AUFGABE:
Geben Sie aus dem Text über Brokat alles von „Henrik Mortsiefer“ bis hinunter zu „Brokat verlässlich erreicht.“ wortgetreu wieder.

---------- TEXTAUSZUG ----------

Wirtschaft : Realitätsverlust im Brokat-Vorstand

Henrik Mortsiefer

Wieder ein Fall von Größenwahn am Neuen Markt, den die Anleger bezahlen müssen: Der Finanzsoftware-Hersteller Brokat hat noch drei Wochen Zeit, um sein Überleben zu sichern. Nach Lage der Dinge wird die Frist für das überschuldete Unternehmen ungenutzt ablaufen. Die Gläubiger wollen für Brokat nicht mehr gerade stehen, Käufer sind nicht in Sicht. 900 Mitarbeiter stehen vor dem Aus, die Aktionäre werden auf ihren Penny-Stocks sitzen bleiben. Schon im Juni hat ein Bankhaus das Kursziel auf null Euro gesetzt. Es dürfte das einzige Ziel bleiben, das Brokat verlässlich erreicht.

Software für Finanzdienstleister - das war vor nicht allzu langer Zeit eine Investition wert. Doch in den Händen des Herstellers Brokat war das Kapital schlecht angelegt. Die Stuttgarter haben ihre Marktchancen überschätzt und ihre Anteilseigner über die Risiken im Ungewissen gelassen. Stattdessen wurde im großen Stil expandiert. Dass Brokat zur Finanzierung des Wachstums noch im März 2000 eine Anleihe mit der aberwitzigen Verzinsung von 11,5 Prozent auf den Markt brachte, zeugt vom Realitätsverlust des Vorstands. Jetzt droht Brokat an der Auflösung der Anleihe zu zerbrechen. Besonders ärgerlich für die geprellten Aktionäre ist das Auftreten des Vorstands, der am Montag allen Ernstes schwarze Zahlen für 2002 in Aussicht stellte. Wie dies bei einem Nettoergebnis von aktuell minus 1,9 Milliarden Mark gelingen soll, bleibt sein Geheimnis. Da setzt der Aufsichtsrat deutlichere Zeichen: In dem Gremium sitzt seit einiger Zeit der Sanierungsexperte Dirk Pfeil. Er hat sich als Insolvenzverwalter der Skandalfirmen Metabox und Gigabell einen Namen gemacht. Kein gutes Omen für Brokat.

---------- ARBEITSMATERIAL ----------

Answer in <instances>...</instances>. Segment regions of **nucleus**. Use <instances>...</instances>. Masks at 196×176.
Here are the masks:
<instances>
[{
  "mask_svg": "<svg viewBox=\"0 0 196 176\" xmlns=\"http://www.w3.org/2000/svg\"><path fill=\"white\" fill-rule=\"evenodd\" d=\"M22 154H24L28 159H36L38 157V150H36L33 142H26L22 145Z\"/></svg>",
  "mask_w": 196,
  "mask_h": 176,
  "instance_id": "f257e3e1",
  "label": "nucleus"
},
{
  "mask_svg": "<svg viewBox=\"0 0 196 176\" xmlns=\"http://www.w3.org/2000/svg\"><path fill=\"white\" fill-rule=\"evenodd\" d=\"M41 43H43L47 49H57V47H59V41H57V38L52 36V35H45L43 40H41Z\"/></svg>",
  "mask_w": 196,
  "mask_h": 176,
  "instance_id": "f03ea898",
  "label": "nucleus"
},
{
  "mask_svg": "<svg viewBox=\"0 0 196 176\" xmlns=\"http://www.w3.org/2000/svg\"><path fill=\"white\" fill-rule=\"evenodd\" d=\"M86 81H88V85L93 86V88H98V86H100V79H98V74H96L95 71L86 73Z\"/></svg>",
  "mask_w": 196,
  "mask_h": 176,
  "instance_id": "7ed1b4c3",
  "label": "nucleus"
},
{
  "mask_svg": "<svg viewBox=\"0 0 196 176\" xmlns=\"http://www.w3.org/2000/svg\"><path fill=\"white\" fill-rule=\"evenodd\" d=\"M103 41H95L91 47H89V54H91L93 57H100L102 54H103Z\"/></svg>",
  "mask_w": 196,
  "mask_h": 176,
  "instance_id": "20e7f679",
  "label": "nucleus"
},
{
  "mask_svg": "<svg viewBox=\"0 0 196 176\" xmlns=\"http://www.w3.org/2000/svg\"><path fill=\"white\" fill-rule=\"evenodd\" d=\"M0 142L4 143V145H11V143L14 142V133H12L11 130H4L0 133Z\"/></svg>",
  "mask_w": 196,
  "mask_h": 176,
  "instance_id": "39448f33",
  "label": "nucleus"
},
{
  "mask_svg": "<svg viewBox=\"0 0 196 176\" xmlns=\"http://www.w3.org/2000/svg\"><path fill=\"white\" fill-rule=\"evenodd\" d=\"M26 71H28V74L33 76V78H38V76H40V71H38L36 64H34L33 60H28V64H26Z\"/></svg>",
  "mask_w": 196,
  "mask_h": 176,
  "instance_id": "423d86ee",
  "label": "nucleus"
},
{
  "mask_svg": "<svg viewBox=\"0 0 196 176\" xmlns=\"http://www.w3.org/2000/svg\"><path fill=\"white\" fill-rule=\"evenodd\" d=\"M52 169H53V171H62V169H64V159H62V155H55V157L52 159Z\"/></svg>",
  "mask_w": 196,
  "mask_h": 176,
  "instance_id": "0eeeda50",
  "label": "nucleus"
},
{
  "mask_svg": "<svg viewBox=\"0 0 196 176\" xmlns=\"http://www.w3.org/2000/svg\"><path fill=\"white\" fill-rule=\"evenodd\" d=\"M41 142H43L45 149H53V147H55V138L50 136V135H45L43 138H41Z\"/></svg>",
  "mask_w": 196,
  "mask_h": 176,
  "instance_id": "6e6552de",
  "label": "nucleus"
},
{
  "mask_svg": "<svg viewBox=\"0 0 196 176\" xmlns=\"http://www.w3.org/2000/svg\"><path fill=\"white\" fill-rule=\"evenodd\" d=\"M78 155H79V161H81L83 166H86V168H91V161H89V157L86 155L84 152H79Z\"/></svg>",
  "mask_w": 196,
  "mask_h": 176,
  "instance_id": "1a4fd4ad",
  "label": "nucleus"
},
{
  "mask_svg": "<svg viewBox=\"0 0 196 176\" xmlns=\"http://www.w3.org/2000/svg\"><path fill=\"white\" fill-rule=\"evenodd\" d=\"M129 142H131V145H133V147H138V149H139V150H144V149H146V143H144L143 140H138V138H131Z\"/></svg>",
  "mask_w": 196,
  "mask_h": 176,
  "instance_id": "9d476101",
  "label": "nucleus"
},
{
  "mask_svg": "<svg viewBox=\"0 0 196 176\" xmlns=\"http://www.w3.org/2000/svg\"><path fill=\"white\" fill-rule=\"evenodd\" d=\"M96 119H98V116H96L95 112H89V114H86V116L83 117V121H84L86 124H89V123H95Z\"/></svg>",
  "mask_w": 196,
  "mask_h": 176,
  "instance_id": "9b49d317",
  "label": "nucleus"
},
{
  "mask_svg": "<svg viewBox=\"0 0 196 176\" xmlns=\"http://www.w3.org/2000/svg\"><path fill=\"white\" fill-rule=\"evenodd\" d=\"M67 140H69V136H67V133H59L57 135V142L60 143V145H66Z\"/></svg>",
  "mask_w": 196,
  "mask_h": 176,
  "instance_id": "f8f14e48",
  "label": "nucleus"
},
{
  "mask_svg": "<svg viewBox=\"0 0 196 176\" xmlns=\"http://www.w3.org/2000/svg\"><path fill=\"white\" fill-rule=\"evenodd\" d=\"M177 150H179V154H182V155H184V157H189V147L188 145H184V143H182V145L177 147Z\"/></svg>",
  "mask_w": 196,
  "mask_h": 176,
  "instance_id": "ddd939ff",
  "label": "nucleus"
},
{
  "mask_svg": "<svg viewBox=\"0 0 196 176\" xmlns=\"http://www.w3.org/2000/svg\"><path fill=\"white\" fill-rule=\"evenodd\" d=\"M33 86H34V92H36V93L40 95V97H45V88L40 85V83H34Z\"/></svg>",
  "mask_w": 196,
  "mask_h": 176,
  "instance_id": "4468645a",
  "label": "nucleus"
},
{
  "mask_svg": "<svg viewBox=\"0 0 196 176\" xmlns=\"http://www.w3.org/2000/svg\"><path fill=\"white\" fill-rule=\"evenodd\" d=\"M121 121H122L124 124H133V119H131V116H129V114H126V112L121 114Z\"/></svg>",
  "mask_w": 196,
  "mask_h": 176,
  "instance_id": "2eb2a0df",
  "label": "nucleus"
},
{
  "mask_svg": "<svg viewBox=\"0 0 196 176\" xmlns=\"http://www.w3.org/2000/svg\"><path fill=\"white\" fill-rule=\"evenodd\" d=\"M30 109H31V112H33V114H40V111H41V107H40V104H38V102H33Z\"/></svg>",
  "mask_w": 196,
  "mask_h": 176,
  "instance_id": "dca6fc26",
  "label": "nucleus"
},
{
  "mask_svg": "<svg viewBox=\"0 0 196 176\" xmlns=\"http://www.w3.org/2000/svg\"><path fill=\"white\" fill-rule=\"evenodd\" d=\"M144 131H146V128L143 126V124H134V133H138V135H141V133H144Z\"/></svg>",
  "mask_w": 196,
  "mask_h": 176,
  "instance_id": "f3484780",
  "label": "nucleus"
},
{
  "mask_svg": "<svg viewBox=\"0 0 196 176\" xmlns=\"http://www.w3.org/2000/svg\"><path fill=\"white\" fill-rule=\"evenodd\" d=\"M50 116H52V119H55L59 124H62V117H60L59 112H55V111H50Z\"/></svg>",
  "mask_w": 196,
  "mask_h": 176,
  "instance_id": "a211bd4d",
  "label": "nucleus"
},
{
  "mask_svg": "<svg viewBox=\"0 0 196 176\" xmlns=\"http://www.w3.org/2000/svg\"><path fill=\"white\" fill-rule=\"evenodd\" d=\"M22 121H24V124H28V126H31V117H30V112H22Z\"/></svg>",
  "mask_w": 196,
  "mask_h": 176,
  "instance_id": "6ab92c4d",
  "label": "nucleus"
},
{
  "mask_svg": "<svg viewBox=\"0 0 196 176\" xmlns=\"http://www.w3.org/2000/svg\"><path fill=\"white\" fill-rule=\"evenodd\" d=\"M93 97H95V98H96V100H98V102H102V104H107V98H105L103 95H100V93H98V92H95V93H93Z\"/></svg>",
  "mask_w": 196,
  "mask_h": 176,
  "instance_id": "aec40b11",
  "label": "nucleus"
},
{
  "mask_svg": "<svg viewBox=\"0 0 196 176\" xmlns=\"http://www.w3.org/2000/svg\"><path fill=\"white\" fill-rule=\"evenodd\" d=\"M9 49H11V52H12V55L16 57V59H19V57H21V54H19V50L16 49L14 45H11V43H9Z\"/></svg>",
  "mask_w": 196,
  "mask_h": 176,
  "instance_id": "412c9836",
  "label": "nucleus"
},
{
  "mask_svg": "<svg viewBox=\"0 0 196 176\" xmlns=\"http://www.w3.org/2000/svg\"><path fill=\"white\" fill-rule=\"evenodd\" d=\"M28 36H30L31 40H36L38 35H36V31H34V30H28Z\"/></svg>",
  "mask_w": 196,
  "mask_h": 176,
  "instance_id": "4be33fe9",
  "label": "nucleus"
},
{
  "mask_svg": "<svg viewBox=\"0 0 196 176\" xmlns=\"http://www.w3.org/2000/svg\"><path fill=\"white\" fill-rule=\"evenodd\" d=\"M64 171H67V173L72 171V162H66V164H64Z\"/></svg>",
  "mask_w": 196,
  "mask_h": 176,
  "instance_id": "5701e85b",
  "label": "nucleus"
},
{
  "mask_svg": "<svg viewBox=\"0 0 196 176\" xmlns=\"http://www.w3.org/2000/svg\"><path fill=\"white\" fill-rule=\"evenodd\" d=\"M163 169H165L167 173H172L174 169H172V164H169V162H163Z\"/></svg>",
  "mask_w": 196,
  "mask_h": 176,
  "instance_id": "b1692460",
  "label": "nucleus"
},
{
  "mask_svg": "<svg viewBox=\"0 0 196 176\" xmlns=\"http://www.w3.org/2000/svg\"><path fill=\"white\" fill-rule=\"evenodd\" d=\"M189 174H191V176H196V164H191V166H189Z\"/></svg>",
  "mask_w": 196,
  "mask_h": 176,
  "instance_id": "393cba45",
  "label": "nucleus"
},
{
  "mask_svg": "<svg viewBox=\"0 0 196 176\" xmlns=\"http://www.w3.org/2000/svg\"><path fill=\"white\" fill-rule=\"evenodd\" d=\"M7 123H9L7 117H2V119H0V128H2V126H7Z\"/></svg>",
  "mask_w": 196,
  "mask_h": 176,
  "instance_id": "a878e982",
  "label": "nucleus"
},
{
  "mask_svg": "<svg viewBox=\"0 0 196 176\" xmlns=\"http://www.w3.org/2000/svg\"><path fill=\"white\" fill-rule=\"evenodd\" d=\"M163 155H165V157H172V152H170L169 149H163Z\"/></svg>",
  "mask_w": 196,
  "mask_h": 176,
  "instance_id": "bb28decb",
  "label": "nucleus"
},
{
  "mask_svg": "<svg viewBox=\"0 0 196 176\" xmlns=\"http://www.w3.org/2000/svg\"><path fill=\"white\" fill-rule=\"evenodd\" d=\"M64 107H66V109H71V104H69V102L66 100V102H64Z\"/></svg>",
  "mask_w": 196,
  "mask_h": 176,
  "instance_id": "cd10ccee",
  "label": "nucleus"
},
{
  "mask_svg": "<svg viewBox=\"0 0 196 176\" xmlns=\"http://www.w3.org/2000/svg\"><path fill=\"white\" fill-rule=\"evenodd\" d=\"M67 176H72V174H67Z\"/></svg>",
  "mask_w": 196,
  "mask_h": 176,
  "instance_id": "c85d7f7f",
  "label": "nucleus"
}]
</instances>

----------

LÖSUNG:
Henrik Mortsiefer

Wieder ein Fall von Größenwahn am Neuen Markt, den die Anleger bezahlen müssen: Der Finanzsoftware-Hersteller Brokat hat noch drei Wochen Zeit, um sein Überleben zu sichern. Nach Lage der Dinge wird die Frist für das überschuldete Unternehmen ungenutzt ablaufen. Die Gläubiger wollen für Brokat nicht mehr gerade stehen, Käufer sind nicht in Sicht. 900 Mitarbeiter stehen vor dem Aus, die Aktionäre werden auf ihren Penny-Stocks sitzen bleiben. Schon im Juni hat ein Bankhaus das Kursziel auf null Euro gesetzt. Es dürfte das einzige Ziel bleiben, das Brokat verlässlich erreicht.